Thursday, September 22, 2011


Rabbi Doniel Staum, LMSW

Rabbi, Kehillat New Hempstead

Social Worker, Yeshiva Bais Hachinuch

Sign up to receive Stam Torah via email each week at:




Rabbi Elya Meir Bloch zt’l was once in the Chicago train station with a few of his students, waiting to board the Pacemaker to New York. A few feet away stood the Sunshine Express to San Francisco. Rabbi Bloch asked his students, “How far apart are these two trains?” They speculated whether there was a distance of eight or ten feet between them. Rabbi Bloch disagreed. “These two trains are 3,000 miles apart; because one is headed to California while the other is headed to New York.”

Moshe Rabbeinu stood before his beloved nation on the final day of his life and cautioned them to remain faithful to G-d:

“Perhaps there is among you a man or woman, a family or tribe, whose heart turns away from being with Hashem, our G-d, to go and serve the gods of the nations; perhaps there is among you a root flourishing with gall and wormwood.”
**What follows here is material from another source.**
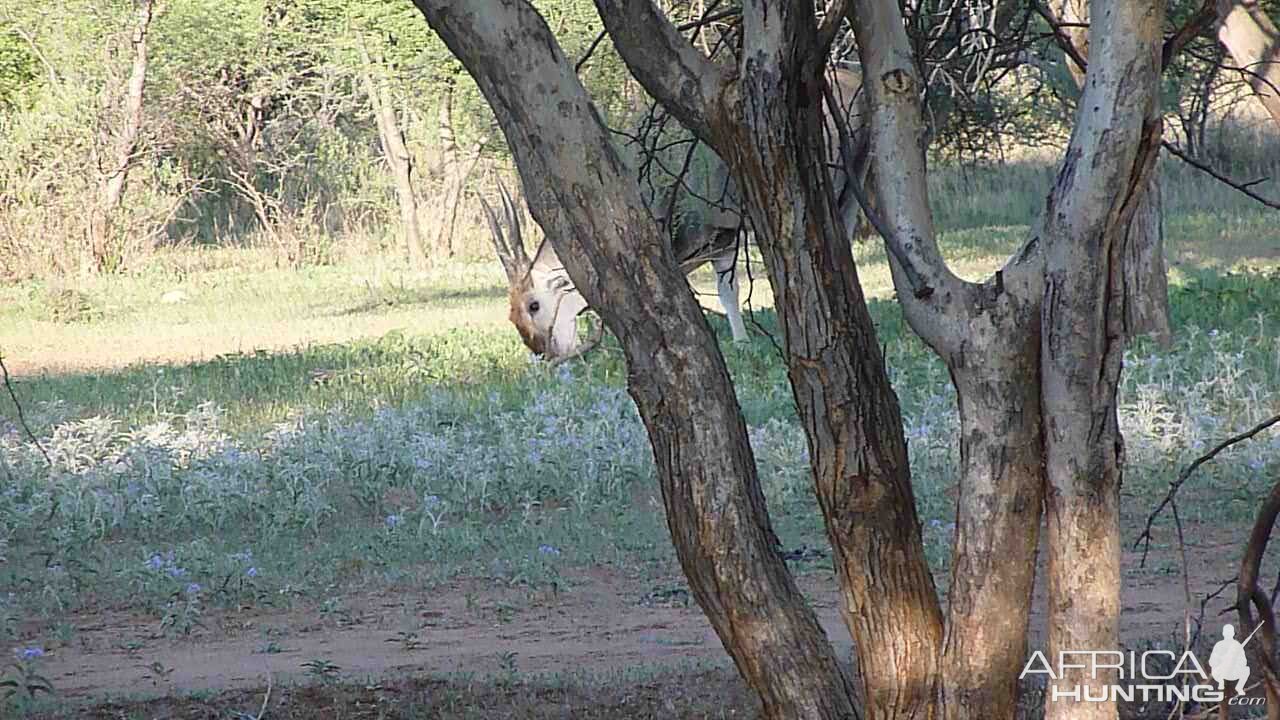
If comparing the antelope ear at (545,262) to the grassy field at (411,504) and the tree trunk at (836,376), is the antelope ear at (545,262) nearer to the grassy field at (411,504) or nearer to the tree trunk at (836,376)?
the grassy field at (411,504)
Rabbi Henoch Leibowitz zt’l asked that it seems as if Moshe grouped together two vastly different individuals. The first individual is a pagan idol-worshipper who has completely renounced his faith, while the second individual merely has a ‘bad root’ within him. In fact, Ramban explains, that at the present moment he is still an observant Jew. His only flaw is a spark of rebelliousness stirring in his heart.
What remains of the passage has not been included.